The President of the United States of America, authorized by Act of Congress July 9, 1918, takes pleasure in presenting the Silver Star to Major (Air Corps) William McGowan Banks (ASN: 0–429515), United States Army Air Forces, for gallantry in action as Pilot of a P-47 fighter airplane of the 342d Fighter Squadron, 348th Fighter Group, Fifth Air Force, in action during an escort mission to Clark Field, Luzon, Philippine Islands, on 24 December 1944. Following his plan of preceding a main body of fighters to gain information on the deployment of enemy opposition, Major Banks led an element of two of a total force of sixty-six P-47 type aircraft. On approaching the target, he climbed to attack several enemy airplanes and, concentrating his fire on one of them, sent it crashing to the ground.

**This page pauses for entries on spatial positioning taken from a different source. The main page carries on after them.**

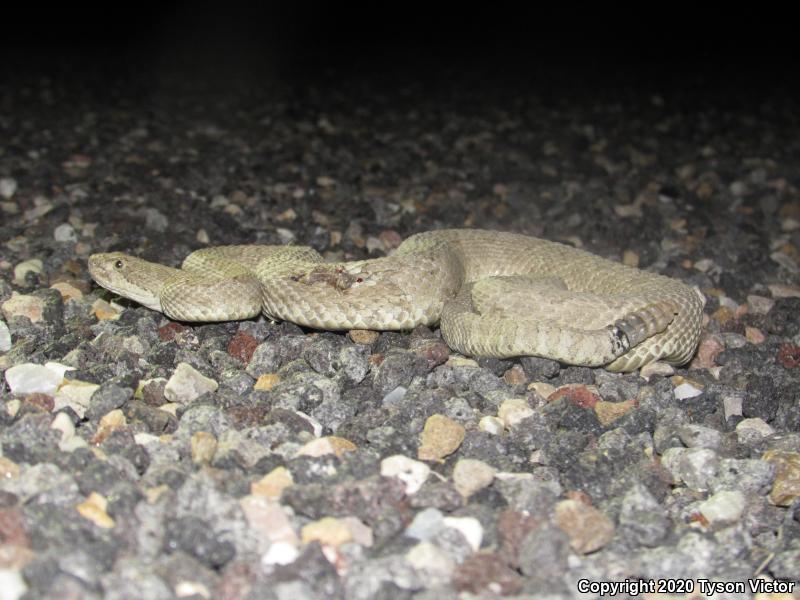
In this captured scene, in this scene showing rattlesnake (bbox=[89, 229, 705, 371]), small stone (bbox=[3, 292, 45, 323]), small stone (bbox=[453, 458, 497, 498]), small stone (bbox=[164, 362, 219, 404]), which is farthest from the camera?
small stone (bbox=[3, 292, 45, 323])

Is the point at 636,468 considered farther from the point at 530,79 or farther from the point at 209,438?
the point at 530,79

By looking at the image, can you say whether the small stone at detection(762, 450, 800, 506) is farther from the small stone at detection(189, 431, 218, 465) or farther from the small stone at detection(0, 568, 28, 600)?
the small stone at detection(0, 568, 28, 600)

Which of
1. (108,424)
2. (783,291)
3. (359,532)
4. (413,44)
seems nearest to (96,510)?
(108,424)

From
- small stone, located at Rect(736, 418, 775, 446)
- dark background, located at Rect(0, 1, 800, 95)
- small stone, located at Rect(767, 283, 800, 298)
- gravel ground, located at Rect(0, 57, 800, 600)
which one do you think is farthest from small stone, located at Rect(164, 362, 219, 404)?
dark background, located at Rect(0, 1, 800, 95)

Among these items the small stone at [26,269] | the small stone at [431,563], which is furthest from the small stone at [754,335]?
the small stone at [26,269]

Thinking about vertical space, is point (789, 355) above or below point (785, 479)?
below

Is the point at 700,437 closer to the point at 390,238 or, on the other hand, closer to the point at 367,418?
the point at 367,418

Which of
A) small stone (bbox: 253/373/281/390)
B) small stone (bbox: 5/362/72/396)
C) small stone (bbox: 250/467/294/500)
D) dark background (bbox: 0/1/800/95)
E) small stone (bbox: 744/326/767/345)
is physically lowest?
dark background (bbox: 0/1/800/95)
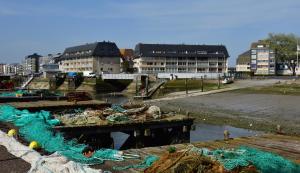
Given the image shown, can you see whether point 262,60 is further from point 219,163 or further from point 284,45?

After apprising his formation of the strength and deployment of Japanese aircraft in the area, he joined in the ensuing battle and brought down another fighter which was trying to escape. His squadron, taking full advantage of the advance information he supplied, accounted for thirty-two of the interceptors. The outstanding leadership and gallantry displayed by Major Banks reflect the highest traditions of the United States Army Air Forces.